Einde inhoudsopgave
Overeenkomst inzake de internationale handel in bedreigde in het wild levende dier- en plantesoorten
Artikel XVI Bijlage III en wijzigingen van deze Bijlage
Geldend
Geldend vanaf 01-07-1975
- Bronpublicatie:
03-03-1973, Trb. 1975, 23 (uitgifte: 24-02-1975, kamerstukken/regelingnummer: -)
- Inwerkingtreding
01-07-1975
- Bronpublicatie inwerkingtreding:
06-11-1981, Trb. 1981, 232 (uitgifte: 06-11-1981, kamerstukken/regelingnummer: -)
- Vakgebied(en)
Milieurecht / Straling
Milieurecht / Energie
Energierecht (V)
1.
Elke Partij kan te allen tijde aan het Secretariaat een lijst voorleggen van soorten, waarvan hij verklaart dat hij hen, binnen de grenzen van zijn bevoegdheid, tot het onderwerp heeft gemaakt van een regeling ter verwezenlijking van de in het derde lid van artikel II voorziene doeleinden. Bijlage III bevat de namen van de Partijen die de soort daarop hebben doen opnemen, de wetenschappelijke namen van die soorten en de delen der betreffende dieren en planten en de hieruit verkregen produkten welke uitdrukkelijk worden vermeld met betrekking tot de soort overeenkomstig het bepaalde in letter b) van artikel I.

• Korte opdracht:
Kun je verdergaan met de tekst over Bijlage III van de overeenkomst over de handel in bedreigde dier- en plantesoorten, direct na de laatste zin?

• Gegevensfragment:

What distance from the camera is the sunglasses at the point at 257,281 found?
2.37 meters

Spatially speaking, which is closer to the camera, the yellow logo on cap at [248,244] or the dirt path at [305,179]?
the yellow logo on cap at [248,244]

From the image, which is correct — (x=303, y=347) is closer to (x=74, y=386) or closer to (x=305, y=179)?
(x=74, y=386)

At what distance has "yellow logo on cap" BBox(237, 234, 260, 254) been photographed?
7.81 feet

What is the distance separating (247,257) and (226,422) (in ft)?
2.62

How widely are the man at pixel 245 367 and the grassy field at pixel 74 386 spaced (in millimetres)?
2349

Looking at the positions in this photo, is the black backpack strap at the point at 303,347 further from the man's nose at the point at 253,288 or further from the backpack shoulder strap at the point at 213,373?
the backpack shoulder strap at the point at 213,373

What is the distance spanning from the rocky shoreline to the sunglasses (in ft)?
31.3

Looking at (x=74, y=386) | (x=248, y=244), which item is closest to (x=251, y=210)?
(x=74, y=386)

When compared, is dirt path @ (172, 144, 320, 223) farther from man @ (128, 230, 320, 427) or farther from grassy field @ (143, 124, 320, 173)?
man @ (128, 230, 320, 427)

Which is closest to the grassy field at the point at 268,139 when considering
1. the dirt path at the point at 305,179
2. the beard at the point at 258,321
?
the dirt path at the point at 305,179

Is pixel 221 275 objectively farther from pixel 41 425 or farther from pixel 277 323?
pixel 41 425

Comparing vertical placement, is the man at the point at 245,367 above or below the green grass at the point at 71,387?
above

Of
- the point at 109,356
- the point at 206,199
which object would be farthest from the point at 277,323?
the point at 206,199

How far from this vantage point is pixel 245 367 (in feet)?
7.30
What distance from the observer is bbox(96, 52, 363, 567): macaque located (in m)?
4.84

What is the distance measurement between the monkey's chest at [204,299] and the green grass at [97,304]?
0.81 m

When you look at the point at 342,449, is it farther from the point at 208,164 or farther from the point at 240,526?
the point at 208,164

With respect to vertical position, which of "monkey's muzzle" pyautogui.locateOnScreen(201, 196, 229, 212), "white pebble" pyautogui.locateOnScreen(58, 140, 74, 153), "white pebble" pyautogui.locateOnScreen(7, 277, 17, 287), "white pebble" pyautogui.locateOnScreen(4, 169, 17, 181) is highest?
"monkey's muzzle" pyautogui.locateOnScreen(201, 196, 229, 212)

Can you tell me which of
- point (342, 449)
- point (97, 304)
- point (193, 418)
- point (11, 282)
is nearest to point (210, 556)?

• Uitvoer opdracht:
2.
Elke ingevolge het bepaalde in het eerste lid van dit artikel voorgelegde lijst, wordt door het Secretariaat zo spoedig mogelijk na ontvangst aan de Partijen medegedeeld. De lijst wordt als een integrerend deel van Bijlage III van kracht 90 dagen na de datum van een dergelijke mededeling. Elke Partij kan, te allen tijde na ontvangst van deze lijst, door middel van een schriftelijke kennisgeving aan de depot-Regering, een voorbehoud ten aanzien van elke soort, elk deel van of elk produkt verkregen uit de betreffende dieren of planten, indienen en zolang dit voorbehoud niet is ingetrokken, wordt die Staat beschouwd als een Staat die geen Partij bij deze Overeenkomst is wat betreft de handel in de soort of het deel van of het verkregen produkt uit de betreffende dieren of planten.
3.
Een Partij die een soort in Bijlage III heeft laten opnemen, kan dit te allen tijde weer ongedaan maken door middel van een schriftelijke kennisgeving aan het Secretariaat dat alle Partijen hiervan in kennis stelt. De ongedaanmaking wordt 30 dagen na de datum van deze kennisgeving van kracht.
4.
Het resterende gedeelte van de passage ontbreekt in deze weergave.